Gesundheitsministerin Ursula Nonnemacher (Grüne) betonte, dass das Ausbleiben polnischer Pflegekräfte und Ärzte ein großer Schlag gerade für die Kliniken an der polnischen Grenze wäre. Jede medizinische Fachkraft werde derzeit händeringend gebraucht. Das brandenburgische Europaministerium und das Auswärtige Amt seien in intensiven Verhandlungen mit Polen und Tschechien über Ausnahmeregelungen für medizinisches Personal.

Auch Nonnemacher betonte, dass Pendler großzügige Unterstützung etwa bei Übernachtungskosten bekommen würden, wenn sie in Brandenburg blieben.
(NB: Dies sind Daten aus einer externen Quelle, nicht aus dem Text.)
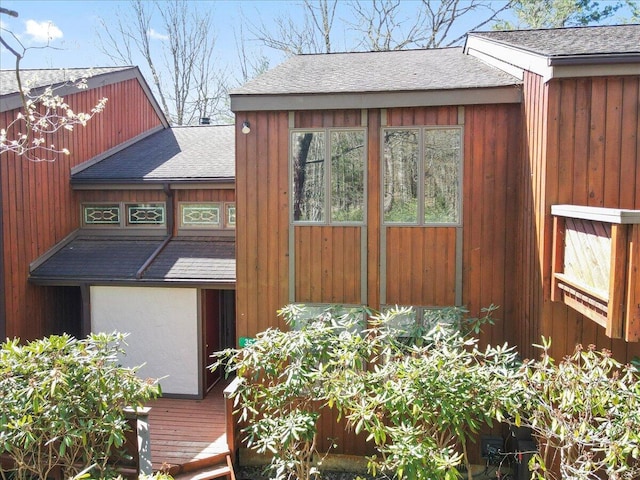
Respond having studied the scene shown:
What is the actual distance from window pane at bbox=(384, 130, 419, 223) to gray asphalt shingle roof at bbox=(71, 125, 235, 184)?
10.2 feet

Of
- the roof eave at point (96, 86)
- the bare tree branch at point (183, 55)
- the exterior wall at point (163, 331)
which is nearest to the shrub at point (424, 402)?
the exterior wall at point (163, 331)

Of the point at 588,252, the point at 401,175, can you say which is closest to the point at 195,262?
the point at 401,175

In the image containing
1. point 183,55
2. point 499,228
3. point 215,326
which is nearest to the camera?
point 499,228

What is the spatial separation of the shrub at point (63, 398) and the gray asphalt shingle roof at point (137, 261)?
7.67ft

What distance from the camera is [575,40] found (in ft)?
18.4

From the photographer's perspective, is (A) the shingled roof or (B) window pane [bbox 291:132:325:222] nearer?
(A) the shingled roof

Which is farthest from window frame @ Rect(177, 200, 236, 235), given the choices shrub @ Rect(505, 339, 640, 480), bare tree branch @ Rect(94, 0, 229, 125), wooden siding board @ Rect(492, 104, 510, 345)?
bare tree branch @ Rect(94, 0, 229, 125)

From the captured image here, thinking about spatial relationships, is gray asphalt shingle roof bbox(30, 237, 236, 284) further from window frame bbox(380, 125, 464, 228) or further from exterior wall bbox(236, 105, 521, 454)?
window frame bbox(380, 125, 464, 228)

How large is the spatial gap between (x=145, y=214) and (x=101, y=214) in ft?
2.91

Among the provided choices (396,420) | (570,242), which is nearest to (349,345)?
(396,420)

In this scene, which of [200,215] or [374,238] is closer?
[374,238]

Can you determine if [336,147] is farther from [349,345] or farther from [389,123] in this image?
[349,345]

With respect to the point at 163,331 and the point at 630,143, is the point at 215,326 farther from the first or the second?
the point at 630,143

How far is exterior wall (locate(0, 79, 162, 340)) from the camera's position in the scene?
22.6 feet
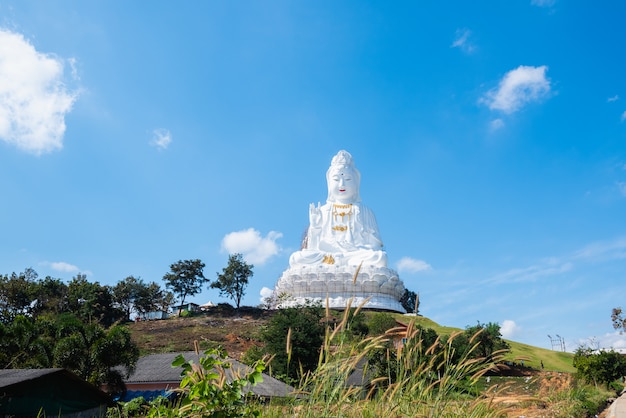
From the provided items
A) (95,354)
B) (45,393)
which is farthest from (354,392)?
(95,354)

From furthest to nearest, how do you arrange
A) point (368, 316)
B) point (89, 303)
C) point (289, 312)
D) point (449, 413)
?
point (89, 303) < point (368, 316) < point (289, 312) < point (449, 413)

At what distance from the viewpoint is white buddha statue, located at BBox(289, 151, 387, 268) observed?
38062 millimetres

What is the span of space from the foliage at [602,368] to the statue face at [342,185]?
22.9 m

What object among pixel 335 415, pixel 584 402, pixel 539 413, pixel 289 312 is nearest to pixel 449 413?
pixel 335 415

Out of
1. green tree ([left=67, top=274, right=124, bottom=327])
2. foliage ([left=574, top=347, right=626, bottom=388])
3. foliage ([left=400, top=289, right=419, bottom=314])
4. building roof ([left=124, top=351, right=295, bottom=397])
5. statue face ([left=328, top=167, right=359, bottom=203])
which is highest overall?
statue face ([left=328, top=167, right=359, bottom=203])

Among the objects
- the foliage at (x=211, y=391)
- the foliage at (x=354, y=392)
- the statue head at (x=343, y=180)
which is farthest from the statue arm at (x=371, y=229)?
the foliage at (x=211, y=391)

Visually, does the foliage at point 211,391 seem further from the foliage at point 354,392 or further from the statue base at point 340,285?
the statue base at point 340,285

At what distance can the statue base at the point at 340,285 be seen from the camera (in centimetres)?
3669

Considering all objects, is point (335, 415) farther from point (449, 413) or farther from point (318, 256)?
point (318, 256)

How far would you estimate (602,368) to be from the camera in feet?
63.2

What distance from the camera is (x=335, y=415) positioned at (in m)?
2.96

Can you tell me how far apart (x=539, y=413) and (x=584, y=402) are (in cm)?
358

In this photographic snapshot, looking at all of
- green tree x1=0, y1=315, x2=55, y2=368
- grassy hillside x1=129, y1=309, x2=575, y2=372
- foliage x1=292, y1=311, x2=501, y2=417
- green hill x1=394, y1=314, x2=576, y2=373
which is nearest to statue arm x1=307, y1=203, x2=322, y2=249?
grassy hillside x1=129, y1=309, x2=575, y2=372

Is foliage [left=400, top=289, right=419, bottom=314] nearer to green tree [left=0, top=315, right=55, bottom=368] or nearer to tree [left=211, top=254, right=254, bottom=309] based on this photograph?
tree [left=211, top=254, right=254, bottom=309]
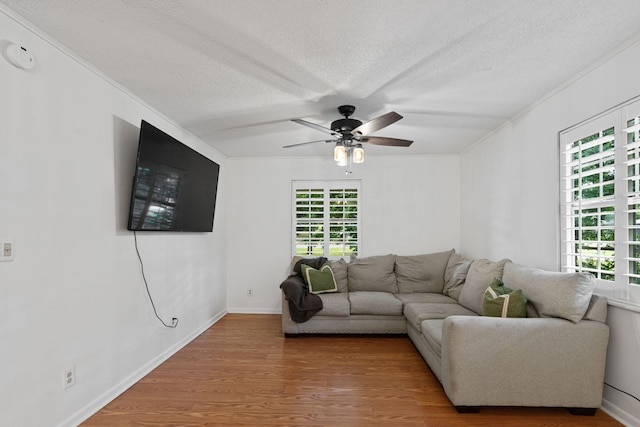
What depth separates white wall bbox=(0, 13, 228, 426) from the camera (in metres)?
1.88

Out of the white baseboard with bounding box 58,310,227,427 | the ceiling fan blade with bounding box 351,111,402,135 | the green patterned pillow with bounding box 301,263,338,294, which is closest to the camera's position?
the white baseboard with bounding box 58,310,227,427

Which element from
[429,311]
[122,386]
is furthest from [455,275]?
[122,386]

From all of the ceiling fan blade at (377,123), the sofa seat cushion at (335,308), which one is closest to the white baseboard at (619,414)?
the sofa seat cushion at (335,308)

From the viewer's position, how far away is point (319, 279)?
439cm

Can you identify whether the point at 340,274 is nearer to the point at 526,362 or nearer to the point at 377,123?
the point at 377,123

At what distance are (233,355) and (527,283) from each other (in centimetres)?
281

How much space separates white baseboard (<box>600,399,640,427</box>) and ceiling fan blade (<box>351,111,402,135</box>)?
2503 mm

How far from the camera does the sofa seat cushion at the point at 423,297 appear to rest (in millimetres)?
4070

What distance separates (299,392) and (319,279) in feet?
5.81

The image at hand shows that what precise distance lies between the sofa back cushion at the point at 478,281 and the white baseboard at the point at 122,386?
10.2 feet

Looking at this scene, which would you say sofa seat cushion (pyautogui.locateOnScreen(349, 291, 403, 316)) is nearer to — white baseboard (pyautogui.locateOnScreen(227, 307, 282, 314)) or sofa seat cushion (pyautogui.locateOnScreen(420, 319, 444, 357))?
sofa seat cushion (pyautogui.locateOnScreen(420, 319, 444, 357))

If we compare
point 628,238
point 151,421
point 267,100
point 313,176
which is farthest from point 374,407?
point 313,176

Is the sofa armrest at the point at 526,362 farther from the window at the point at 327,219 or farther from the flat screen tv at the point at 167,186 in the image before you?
the window at the point at 327,219

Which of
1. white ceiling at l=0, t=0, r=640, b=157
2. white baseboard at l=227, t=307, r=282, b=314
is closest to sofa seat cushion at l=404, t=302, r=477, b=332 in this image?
white ceiling at l=0, t=0, r=640, b=157
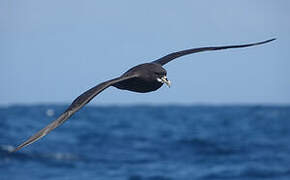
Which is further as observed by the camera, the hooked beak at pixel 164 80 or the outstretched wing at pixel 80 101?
the hooked beak at pixel 164 80

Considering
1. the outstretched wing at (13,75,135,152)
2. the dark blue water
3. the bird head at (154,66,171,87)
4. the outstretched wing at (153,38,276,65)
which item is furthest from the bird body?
the dark blue water

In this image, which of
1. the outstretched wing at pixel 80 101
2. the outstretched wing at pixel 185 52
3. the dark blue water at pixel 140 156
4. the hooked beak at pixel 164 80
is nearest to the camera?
the outstretched wing at pixel 80 101

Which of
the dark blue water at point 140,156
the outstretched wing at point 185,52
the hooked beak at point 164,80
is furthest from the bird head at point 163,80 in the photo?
the dark blue water at point 140,156

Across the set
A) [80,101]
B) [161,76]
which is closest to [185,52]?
[161,76]

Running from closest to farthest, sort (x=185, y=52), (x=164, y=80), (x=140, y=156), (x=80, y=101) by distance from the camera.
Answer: (x=80, y=101) → (x=164, y=80) → (x=185, y=52) → (x=140, y=156)

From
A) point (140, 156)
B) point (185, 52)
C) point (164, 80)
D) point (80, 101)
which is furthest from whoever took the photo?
point (140, 156)

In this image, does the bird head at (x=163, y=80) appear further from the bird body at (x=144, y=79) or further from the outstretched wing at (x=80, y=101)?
the outstretched wing at (x=80, y=101)

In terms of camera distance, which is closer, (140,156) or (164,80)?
(164,80)

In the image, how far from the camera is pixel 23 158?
25.7 metres

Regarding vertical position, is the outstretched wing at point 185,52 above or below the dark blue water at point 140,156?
above

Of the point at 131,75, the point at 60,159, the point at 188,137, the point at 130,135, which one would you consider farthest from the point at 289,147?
the point at 131,75

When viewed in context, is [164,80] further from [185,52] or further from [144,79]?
[185,52]

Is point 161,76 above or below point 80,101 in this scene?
above

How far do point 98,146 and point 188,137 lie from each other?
5.72m
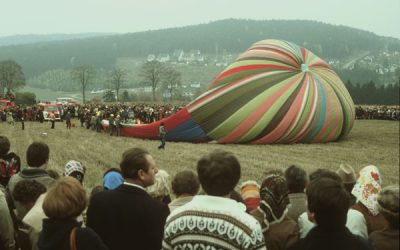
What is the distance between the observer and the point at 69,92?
124188 millimetres

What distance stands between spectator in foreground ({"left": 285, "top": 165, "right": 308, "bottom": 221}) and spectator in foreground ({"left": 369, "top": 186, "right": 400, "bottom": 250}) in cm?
76

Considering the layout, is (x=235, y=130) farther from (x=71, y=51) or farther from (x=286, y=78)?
(x=71, y=51)

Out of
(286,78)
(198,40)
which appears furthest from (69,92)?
(286,78)

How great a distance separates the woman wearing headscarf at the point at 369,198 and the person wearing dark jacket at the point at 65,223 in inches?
71.9

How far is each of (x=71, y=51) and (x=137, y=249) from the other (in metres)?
160

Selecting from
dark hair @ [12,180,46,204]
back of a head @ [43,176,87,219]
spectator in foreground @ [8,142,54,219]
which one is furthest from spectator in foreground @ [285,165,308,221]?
spectator in foreground @ [8,142,54,219]

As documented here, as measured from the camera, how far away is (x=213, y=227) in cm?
228

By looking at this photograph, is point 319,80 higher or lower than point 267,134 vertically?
higher

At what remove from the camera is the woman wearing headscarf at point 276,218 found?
2934mm

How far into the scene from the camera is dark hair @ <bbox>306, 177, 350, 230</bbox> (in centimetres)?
232

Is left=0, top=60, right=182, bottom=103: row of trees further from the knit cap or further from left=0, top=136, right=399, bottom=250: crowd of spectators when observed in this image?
left=0, top=136, right=399, bottom=250: crowd of spectators

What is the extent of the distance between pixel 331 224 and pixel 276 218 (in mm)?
661

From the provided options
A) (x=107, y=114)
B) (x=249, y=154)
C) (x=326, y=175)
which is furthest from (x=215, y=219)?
(x=107, y=114)

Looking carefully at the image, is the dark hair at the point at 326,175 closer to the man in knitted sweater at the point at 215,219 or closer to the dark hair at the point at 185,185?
the dark hair at the point at 185,185
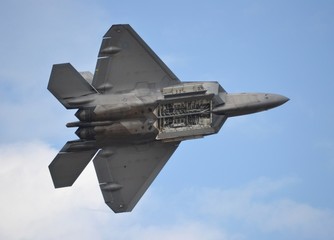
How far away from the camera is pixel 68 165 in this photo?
41031 millimetres

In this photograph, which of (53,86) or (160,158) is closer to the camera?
(53,86)

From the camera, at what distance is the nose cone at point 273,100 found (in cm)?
4119

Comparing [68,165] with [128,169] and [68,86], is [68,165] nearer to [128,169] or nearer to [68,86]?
[128,169]

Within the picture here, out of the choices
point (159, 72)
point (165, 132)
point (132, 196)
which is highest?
point (159, 72)

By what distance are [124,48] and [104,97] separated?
8.42 ft

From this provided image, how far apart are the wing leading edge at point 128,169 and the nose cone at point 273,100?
487 cm

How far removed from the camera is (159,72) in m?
40.8

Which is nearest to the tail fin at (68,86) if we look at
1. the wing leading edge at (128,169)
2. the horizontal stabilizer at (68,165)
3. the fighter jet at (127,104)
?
the fighter jet at (127,104)

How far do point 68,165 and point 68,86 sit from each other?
3.99m

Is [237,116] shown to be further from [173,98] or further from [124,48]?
[124,48]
Die polnische Regierung hat verfügt, dass eine Ausnahmeregelung für polnische Arbeitspendler in der Nacht auf Freitag ausläuft und ab dann alle Rückkehrer in Polen 14 Tage in Quarantäne gehen müssen.

Viele Polen wollen Familie nicht zurücklassen

Die mögliche lange Trennung von der Familie ist das Hauptproblem für die viele der ungefähr 14.000 Polinnen und Polen, die nach Brandenburg pendeln. "Die Familie zuhause zu lassen und nicht zu wissen für wie lange, ist für die Leute ganz schlecht", sagt etwa Zbigniev K., der für den Geflügelhersteller Plukon arbeitet. Dessen Betriebsrat Michael Kressin betont, das Unternehmen wolle "alles probieren", damit die Produktion weiterläuft. "Wir haben den Leuten angeboten, dass sie hier ein Hotelzimmer mit Versorgung kriegen können." Zbigniev K. ist dennoch unsicher, ob er bleiben soll.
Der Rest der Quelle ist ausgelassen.